Data provided =
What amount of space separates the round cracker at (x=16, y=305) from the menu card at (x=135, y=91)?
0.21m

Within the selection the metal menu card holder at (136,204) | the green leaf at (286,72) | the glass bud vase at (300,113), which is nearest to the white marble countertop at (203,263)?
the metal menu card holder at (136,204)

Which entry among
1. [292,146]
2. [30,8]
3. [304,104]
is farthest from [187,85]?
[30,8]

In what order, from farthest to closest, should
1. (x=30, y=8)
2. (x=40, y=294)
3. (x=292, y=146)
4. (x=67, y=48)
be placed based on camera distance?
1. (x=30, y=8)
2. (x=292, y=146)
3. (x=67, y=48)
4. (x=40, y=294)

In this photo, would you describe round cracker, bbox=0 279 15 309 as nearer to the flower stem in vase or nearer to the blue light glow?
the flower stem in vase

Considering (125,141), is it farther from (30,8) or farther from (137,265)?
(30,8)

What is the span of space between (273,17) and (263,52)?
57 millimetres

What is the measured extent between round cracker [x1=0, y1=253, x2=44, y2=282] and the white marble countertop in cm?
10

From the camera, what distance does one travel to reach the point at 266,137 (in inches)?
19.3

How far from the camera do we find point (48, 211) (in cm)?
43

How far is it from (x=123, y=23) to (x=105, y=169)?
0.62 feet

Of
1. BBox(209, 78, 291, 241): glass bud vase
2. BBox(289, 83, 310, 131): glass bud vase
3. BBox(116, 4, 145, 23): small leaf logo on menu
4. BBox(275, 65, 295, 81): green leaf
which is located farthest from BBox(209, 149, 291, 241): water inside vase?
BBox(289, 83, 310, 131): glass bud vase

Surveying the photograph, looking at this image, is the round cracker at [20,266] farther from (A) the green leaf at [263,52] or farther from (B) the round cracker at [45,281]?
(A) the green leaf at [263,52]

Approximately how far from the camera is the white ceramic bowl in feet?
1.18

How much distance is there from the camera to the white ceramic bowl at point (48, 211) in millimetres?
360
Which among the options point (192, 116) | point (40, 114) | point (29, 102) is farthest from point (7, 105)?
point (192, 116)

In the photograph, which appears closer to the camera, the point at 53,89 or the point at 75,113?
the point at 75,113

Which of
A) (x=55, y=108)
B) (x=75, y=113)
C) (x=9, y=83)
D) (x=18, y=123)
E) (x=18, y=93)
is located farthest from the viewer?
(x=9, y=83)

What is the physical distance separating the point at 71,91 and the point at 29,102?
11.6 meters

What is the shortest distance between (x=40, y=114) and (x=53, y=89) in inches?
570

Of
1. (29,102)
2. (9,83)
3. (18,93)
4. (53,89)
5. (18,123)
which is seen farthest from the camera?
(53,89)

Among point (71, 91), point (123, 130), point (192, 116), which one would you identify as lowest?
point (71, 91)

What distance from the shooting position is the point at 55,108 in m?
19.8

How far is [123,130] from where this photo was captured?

Work instructions =
Each line from the one containing "In the photograph, which" to the end of the records should be echoed exactly, and no other line.

The reply =
In the photograph, which appears closer to the camera, the point at 53,89 or the point at 75,113?
the point at 75,113

Which of
A) (x=55, y=108)
B) (x=75, y=113)
C) (x=9, y=83)
D) (x=18, y=123)
E) (x=18, y=93)
is located farthest from the viewer?
(x=9, y=83)

What is the physical distance separating the point at 71,91 and the point at 29,102?
11.6 meters

What is the shortest distance between (x=40, y=114) and (x=53, y=89) in inches?
570

Of
1. (29,102)
2. (9,83)
3. (18,93)
4. (53,89)
5. (18,123)
which is seen farthest from the camera?
(53,89)

Among point (71, 91), point (123, 130), point (192, 116), which one would you identify as lowest?
point (71, 91)

What distance from the shooting position is the point at 55,108 in m?
19.8

How far is [123,130] from where this photo was captured?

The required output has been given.